Zehnder also notices how, in her wealthy clients, working on charitable causes can bring families together.

Guthrie says if people want to expand their heart and be more charitable, they need to go to people in need and just be with them. "They need to see them as human beings and not as statistics that are far away," he says. "People's money follows their behavior, not the other way around."

Zehnder visited Africa and saw the impact her own contributions could have on families there. "I had a whole new perspective on wealth after coming back from Africa," she says. "If you know what carpet is, then you are a wealthy person compared to them. If you have carpet, you have enough to give to these people who have nothing."

Social pressure

Guthrie says social pressure also is a good motivator. "If you hang around people who have a habit of giving, that will rub off on you," he says. It is in this type of motivation to give, the actual contact with other people in need, that churches may have a leg up on the secular world. "Just being a part of a group that reminds you of the needs of other people," he says, "is why we see overall giving higher where there is church involvement."

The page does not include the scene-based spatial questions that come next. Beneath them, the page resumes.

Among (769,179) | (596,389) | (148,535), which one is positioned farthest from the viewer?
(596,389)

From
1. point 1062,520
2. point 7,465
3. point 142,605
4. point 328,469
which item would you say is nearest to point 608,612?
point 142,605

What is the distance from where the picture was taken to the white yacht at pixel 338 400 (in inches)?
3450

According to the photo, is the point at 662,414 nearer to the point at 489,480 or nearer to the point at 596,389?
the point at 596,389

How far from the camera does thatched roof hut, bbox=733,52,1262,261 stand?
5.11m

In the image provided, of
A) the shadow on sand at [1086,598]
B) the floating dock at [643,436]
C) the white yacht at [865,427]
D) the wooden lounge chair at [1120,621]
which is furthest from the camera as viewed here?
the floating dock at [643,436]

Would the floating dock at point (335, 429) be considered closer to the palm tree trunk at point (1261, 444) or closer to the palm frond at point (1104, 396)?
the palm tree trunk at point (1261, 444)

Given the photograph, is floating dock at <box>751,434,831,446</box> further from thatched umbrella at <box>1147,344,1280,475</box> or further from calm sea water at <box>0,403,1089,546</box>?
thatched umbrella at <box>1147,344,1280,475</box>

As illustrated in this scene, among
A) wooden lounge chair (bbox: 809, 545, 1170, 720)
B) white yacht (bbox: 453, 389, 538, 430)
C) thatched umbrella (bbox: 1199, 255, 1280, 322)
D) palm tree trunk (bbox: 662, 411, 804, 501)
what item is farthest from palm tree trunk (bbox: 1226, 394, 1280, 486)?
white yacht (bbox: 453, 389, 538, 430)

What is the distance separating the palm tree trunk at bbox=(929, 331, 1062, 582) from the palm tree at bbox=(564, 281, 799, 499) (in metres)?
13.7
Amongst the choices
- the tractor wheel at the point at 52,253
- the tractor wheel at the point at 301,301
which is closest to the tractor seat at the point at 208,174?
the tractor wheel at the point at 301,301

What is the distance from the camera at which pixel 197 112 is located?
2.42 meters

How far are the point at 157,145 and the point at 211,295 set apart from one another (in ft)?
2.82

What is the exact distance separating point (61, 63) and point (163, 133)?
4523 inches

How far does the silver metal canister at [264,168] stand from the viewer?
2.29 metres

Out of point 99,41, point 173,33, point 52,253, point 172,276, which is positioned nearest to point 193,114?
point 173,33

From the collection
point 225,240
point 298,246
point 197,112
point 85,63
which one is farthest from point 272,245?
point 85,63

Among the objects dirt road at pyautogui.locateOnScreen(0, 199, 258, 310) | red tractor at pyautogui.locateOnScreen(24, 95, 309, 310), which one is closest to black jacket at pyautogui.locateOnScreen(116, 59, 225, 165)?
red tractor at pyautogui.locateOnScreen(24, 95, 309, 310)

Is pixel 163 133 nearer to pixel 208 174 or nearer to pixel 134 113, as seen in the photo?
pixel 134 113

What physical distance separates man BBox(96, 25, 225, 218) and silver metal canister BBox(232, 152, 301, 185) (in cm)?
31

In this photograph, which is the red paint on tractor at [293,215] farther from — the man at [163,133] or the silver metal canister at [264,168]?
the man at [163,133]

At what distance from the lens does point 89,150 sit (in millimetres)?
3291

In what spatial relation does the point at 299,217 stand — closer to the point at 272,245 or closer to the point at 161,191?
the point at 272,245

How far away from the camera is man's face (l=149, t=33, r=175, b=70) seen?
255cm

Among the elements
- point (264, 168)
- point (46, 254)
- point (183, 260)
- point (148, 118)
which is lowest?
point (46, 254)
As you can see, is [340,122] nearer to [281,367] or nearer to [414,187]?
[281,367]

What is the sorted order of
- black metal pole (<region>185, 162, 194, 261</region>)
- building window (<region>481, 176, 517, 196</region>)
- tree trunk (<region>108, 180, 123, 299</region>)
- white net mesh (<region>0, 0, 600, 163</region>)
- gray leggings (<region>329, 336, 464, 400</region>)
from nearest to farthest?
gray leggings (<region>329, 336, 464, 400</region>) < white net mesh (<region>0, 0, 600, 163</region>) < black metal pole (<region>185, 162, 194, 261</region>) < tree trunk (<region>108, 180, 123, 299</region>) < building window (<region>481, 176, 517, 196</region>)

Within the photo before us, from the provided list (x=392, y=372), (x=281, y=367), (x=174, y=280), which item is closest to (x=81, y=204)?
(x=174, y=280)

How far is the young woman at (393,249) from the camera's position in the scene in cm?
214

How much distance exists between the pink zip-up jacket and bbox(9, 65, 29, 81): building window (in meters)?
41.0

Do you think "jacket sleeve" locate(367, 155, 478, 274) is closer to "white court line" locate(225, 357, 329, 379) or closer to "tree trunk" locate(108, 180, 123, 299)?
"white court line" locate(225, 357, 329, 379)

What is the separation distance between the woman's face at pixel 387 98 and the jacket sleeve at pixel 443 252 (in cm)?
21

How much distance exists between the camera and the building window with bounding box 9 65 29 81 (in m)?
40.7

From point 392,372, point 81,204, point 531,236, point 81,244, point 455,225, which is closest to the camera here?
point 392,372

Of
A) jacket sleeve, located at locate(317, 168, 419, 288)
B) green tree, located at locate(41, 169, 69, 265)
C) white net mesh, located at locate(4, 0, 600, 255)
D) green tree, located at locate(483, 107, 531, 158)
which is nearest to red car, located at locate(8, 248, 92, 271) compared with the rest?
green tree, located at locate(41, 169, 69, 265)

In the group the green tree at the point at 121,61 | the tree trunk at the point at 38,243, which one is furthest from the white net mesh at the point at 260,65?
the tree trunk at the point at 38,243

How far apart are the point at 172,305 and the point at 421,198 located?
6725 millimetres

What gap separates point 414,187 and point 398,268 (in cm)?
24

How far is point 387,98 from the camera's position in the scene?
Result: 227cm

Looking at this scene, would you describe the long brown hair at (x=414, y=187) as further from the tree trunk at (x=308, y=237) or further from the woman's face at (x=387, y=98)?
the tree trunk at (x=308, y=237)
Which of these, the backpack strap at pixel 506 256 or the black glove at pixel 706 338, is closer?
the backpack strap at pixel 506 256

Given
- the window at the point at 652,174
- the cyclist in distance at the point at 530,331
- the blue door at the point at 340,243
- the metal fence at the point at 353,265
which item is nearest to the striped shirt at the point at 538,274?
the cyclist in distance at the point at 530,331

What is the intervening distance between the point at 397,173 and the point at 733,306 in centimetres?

Guthrie knows about the support churches can give to members. He was at one time a United Methodist pastor, but now says he is "completely out of religion, except as a scholar."

"That is the one thing I really miss from when I was involved with church," he says, "was there was always someone there to help out. … I have that with our neighbors, but it is not as regular and as consistent."

For Franklin, the NYU adjunct professor of philanthropy, giving, whether religious or non-religious, is at its core about being good people.

"Every major world religion and every well-respected humanist philosophy all teach about being concerned about more than just yourself," he says. "Giving is just another way we carry out those goals."